Yesterday, Chinese state media reported that former Railways Minister Liu Zhijun received a suspended death sentence for accepting more than $4 million in bribes and helping 11 people receive promotions or lucrative contracts. By Chinese standards, these numbers aren't huge, and Liu seemed, on the surface, to be just another politician nailed in a corruption scandal.
But Liu Zhijun wasn't just any politician and his department -- railways -- wasn't just any other portfolio. (Literally: China's rail network even had its own department, separate from the Ministry of Transportation). And though the evolution of the train system is just one story in the tapestry of China's recent economic history, no other subject better symbolized the country's boom -- and the risks associated with it -- than the railways.

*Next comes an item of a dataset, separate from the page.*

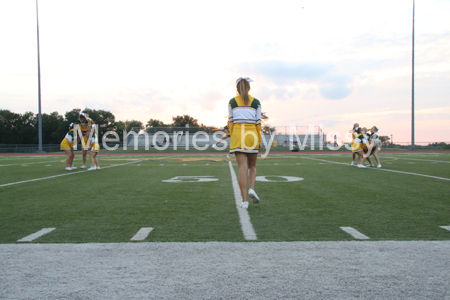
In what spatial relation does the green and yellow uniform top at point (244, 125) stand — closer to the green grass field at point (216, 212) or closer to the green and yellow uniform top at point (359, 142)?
the green grass field at point (216, 212)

By any standard, the transformation of China's rail network has been astounding. When Liu Zhijun assumed his post in 2003, he inherited a creaky system affectionately known as the "iron rooster." Though extensive -- after all, it serviced the needs of over a billion people and the world's fourth-largest country by land mass -- Chinese trains were slow, antiquated, and inefficient. Under Liu's direction, and the enormous financial backing of the state, China embarked on a high-speed rail construction project unmatched in scope and ambition around the world. Consider this: Until 2011, the train linking Beijing and Shanghai took no less than 10 hours, and usually much longer than that. Now it just takes four. The train from Shanghai to Chengdu, capital of distant Sichuan Province, once required an arduous 30 hours. Now, this trip needs only 10. By last year, high-speed trains in China criss-crossed over 5,000 miles of land in the country, more than anywhere else in the world.